SHORT PROBLEM: Starting at the line below that contains "Which seems right: the", print each line through the end of the records exactly as it appears.

[Records of scene-based questions]

····················

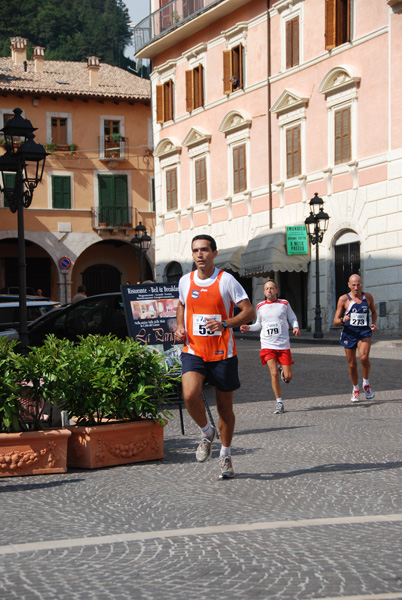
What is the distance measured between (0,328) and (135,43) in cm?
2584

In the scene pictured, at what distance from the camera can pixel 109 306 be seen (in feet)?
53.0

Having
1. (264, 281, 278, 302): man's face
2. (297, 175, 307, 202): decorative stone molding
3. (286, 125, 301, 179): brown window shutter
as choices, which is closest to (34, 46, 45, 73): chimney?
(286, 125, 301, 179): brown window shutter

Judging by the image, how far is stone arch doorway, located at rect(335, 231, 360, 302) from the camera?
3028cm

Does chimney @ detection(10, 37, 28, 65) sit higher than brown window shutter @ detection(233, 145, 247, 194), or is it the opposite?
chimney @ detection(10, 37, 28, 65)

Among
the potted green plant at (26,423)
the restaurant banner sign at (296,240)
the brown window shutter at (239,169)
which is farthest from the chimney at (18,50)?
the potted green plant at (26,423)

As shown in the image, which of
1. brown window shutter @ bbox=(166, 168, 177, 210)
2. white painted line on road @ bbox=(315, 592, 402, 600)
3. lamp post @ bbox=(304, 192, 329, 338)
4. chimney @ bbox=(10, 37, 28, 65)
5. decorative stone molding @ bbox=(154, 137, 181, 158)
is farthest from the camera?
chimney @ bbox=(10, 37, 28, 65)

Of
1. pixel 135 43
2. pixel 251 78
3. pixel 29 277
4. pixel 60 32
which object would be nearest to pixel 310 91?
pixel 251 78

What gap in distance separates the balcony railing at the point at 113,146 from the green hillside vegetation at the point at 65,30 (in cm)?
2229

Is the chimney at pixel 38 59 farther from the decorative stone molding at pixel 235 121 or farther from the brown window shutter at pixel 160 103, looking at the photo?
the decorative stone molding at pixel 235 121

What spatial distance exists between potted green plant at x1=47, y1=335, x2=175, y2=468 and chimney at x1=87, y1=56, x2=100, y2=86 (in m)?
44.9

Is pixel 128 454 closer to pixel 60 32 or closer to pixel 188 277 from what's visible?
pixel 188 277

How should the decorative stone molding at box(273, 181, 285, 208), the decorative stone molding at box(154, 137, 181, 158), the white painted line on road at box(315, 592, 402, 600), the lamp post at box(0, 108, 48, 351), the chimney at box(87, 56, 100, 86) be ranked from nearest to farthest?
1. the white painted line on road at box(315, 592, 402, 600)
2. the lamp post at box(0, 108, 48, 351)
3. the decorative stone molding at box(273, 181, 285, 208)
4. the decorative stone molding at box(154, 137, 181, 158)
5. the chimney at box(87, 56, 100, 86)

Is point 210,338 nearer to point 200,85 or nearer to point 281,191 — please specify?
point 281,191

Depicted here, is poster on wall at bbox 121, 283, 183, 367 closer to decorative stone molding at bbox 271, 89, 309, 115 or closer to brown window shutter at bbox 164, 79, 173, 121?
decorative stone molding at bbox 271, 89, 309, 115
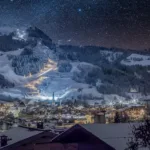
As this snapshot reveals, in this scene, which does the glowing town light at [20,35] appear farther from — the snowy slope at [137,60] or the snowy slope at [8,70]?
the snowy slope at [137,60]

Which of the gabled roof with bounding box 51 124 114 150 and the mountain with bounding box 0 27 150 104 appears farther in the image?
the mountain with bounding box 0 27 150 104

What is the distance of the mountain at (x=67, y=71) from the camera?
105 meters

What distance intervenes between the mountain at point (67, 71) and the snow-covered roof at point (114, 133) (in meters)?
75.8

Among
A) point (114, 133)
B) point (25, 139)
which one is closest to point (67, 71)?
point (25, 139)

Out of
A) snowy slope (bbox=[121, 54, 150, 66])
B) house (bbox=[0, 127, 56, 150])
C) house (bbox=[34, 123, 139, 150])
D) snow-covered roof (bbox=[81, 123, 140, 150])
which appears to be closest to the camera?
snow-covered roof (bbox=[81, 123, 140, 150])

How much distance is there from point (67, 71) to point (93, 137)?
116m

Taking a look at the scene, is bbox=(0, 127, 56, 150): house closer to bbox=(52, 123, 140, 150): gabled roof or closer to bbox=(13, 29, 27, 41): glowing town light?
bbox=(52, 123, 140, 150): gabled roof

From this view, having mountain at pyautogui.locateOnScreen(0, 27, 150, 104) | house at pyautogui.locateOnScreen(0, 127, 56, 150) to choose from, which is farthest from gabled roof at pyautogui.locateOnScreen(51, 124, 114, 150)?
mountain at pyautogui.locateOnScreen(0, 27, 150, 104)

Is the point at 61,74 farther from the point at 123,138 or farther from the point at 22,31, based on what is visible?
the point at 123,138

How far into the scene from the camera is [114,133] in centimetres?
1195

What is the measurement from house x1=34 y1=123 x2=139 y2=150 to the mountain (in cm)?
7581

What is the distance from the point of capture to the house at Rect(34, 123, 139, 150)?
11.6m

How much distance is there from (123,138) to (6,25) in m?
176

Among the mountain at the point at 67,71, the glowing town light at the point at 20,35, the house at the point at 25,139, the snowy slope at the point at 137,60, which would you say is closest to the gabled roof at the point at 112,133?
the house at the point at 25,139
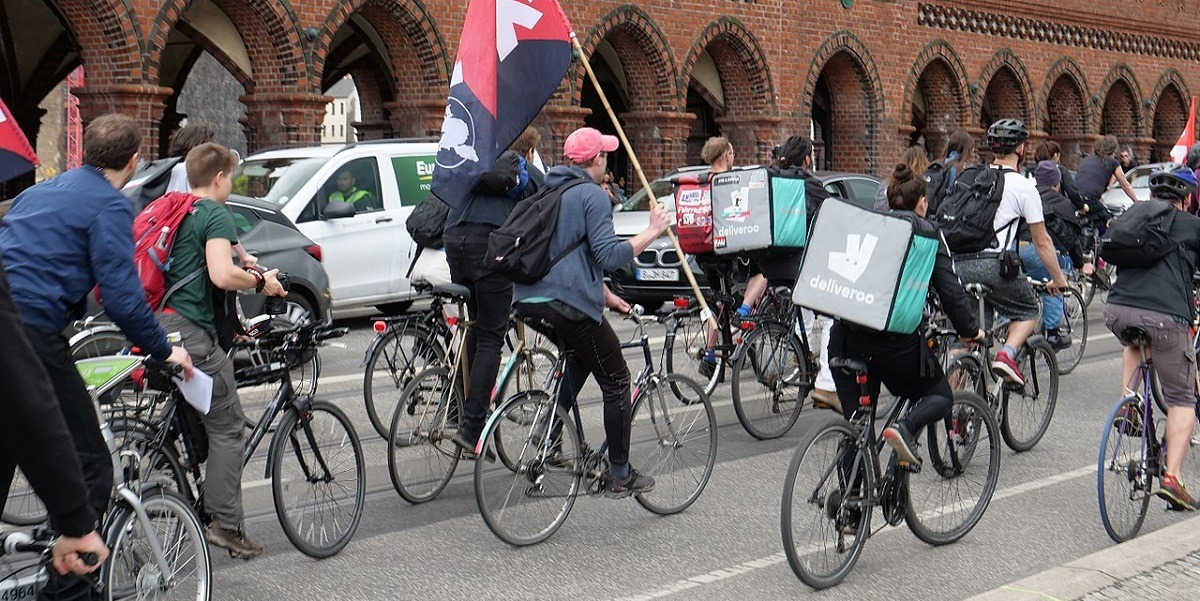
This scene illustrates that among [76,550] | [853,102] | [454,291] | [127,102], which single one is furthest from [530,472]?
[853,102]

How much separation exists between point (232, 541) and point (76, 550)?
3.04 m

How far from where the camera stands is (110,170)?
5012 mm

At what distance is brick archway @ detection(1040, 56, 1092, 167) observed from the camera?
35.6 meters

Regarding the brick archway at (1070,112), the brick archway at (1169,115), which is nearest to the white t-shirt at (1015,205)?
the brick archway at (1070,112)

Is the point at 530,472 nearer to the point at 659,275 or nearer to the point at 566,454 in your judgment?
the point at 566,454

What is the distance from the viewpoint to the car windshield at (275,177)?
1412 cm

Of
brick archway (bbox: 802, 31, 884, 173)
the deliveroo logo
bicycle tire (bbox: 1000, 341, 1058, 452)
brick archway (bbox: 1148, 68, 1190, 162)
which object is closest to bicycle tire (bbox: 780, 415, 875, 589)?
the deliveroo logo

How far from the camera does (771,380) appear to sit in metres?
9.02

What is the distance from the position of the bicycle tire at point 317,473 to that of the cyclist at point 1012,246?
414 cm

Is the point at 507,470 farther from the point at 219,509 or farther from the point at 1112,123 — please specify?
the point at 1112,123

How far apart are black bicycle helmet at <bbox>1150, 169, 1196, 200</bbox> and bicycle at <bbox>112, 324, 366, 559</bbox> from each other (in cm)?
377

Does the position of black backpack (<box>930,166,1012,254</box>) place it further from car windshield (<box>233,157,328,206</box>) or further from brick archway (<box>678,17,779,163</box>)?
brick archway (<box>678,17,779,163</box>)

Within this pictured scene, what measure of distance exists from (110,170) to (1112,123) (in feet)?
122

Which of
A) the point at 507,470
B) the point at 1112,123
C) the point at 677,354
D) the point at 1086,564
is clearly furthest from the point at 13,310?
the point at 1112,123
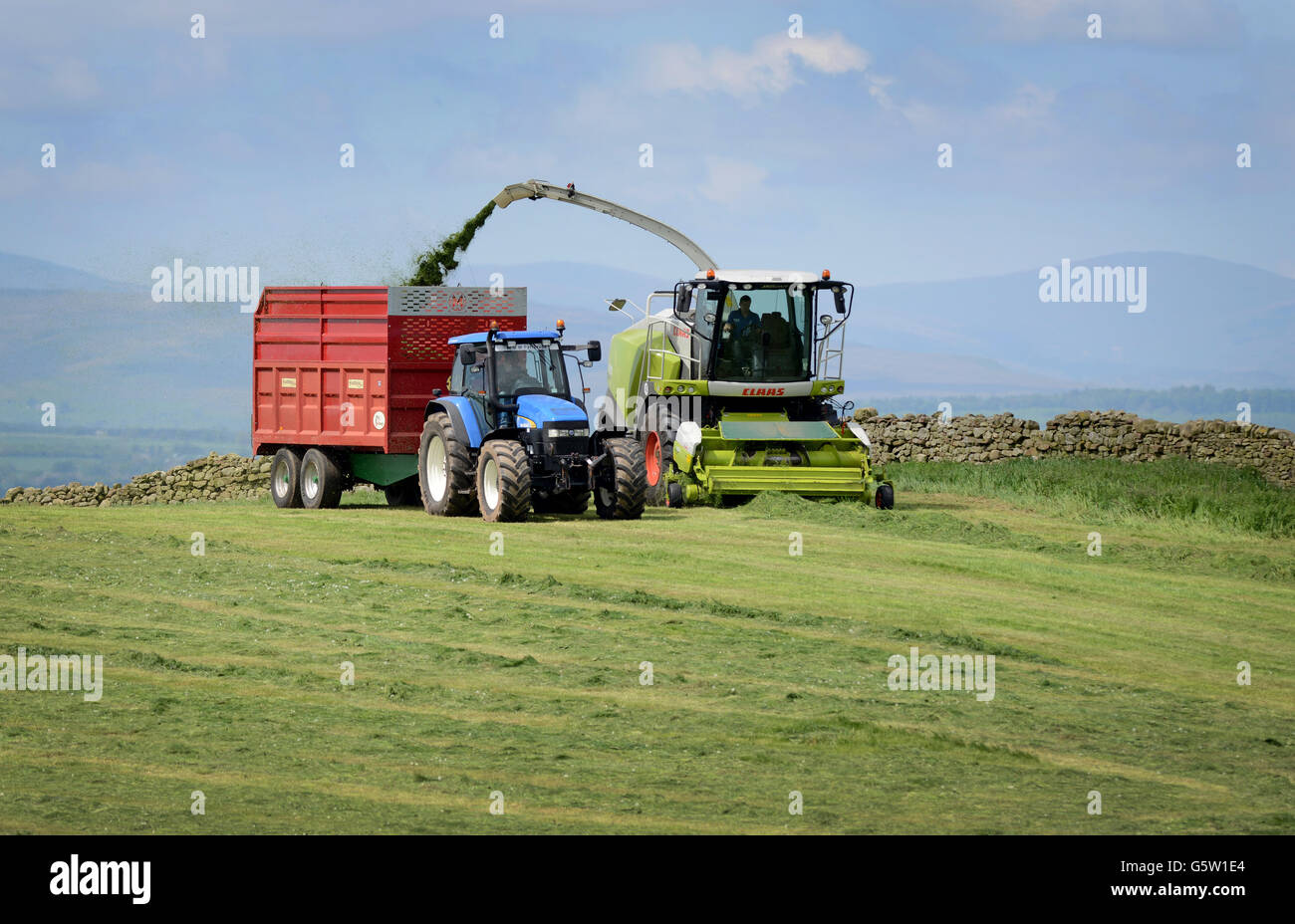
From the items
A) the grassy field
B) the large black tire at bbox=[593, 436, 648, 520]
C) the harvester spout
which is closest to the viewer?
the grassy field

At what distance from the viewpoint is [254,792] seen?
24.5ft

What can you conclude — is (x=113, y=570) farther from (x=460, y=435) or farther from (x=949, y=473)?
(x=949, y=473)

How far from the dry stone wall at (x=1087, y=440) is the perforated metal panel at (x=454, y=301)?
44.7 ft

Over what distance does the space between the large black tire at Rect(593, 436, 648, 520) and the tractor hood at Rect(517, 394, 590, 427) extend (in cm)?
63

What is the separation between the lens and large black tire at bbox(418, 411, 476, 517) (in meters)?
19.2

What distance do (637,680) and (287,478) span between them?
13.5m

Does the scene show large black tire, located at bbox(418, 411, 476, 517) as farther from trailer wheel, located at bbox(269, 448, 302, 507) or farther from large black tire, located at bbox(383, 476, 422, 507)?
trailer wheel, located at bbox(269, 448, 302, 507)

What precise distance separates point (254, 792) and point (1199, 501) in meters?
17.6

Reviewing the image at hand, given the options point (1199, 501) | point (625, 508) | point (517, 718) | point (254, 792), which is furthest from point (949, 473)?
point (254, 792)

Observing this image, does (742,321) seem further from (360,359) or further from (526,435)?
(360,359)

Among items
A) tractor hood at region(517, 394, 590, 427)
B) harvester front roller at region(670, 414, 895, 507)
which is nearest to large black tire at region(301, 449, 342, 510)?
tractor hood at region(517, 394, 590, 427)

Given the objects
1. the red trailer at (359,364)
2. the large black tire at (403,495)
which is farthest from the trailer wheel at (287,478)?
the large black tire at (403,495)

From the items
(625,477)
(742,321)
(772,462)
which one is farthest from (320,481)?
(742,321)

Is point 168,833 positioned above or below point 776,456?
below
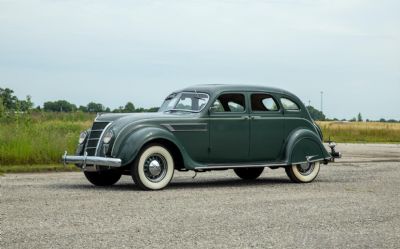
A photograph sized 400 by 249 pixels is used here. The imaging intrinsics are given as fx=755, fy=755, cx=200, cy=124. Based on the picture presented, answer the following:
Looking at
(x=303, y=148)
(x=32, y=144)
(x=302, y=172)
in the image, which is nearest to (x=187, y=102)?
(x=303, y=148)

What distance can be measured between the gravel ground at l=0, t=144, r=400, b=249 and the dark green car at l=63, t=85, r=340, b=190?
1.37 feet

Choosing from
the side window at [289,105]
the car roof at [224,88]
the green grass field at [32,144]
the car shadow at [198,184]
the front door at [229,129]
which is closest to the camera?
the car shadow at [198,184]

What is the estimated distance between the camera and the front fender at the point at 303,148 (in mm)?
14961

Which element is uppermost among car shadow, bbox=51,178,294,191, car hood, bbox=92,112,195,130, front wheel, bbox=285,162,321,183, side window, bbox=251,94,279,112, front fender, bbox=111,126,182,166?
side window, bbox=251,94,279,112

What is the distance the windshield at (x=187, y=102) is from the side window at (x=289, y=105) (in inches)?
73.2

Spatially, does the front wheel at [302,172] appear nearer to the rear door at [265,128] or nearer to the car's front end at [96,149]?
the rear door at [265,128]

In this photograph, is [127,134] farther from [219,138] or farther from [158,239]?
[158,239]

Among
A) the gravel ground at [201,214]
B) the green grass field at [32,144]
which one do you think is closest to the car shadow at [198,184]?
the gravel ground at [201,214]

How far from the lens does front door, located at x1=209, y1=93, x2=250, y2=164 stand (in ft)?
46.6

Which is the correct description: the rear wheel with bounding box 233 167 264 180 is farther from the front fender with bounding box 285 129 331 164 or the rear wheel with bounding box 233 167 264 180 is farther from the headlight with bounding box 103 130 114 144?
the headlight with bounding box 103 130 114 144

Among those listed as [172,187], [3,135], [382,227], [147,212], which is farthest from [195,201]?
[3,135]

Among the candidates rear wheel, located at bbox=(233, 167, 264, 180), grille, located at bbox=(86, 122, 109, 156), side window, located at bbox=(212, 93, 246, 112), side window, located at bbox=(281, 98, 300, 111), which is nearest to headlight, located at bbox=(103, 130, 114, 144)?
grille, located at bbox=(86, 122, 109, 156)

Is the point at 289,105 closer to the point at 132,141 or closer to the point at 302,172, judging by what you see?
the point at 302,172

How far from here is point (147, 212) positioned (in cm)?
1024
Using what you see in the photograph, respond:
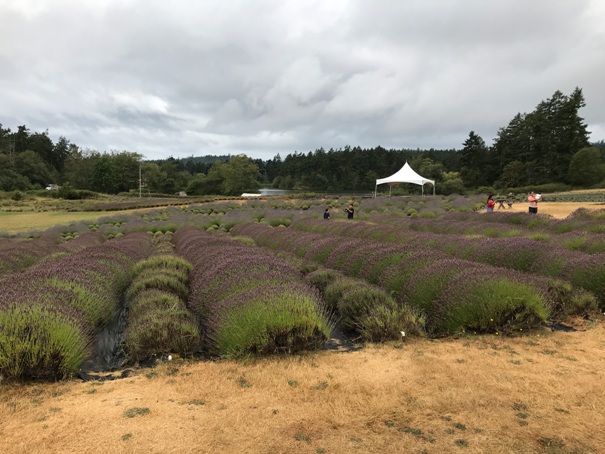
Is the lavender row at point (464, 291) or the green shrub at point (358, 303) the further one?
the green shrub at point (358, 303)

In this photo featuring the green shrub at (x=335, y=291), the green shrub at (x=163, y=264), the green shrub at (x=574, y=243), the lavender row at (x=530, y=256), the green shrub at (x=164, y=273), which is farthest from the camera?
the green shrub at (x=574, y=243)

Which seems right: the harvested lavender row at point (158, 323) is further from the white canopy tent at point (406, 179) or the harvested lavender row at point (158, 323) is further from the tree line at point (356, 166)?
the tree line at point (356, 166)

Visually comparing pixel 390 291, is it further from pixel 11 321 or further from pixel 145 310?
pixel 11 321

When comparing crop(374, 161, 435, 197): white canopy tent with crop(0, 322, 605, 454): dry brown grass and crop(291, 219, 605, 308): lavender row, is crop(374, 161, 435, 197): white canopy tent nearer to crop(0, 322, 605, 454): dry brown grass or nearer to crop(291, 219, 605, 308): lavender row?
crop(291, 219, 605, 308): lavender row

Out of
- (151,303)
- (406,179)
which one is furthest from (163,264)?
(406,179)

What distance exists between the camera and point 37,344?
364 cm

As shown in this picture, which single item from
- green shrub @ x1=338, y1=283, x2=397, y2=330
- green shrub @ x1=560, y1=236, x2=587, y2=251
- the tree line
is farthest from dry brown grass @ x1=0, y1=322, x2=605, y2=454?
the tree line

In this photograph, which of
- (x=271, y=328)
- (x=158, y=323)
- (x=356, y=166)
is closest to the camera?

····················

THE ANSWER:
Which seems right: the harvested lavender row at point (158, 323) is further from the white canopy tent at point (406, 179) or the harvested lavender row at point (158, 323) is further from the tree line at point (356, 166)?
the tree line at point (356, 166)

Visually comparing pixel 390 291, is it further from pixel 11 321 or further from pixel 145 310?
pixel 11 321

When comparing crop(374, 161, 435, 197): white canopy tent with crop(0, 322, 605, 454): dry brown grass and crop(291, 219, 605, 308): lavender row, is crop(374, 161, 435, 197): white canopy tent nearer to crop(0, 322, 605, 454): dry brown grass or nearer to crop(291, 219, 605, 308): lavender row?
crop(291, 219, 605, 308): lavender row

Out of
- (151,303)
- (406,179)
which one is furthest from (163,264)?
(406,179)

What distance exists between the camera and point 37,344?
364 cm

As shown in this picture, which single item from
- green shrub @ x1=338, y1=283, x2=397, y2=330
- green shrub @ x1=560, y1=236, x2=587, y2=251
- the tree line
is farthest from dry brown grass @ x1=0, y1=322, x2=605, y2=454?
the tree line

In this photograph, which of
- (x=271, y=328)
- (x=158, y=323)
- (x=356, y=166)
is closest to the camera?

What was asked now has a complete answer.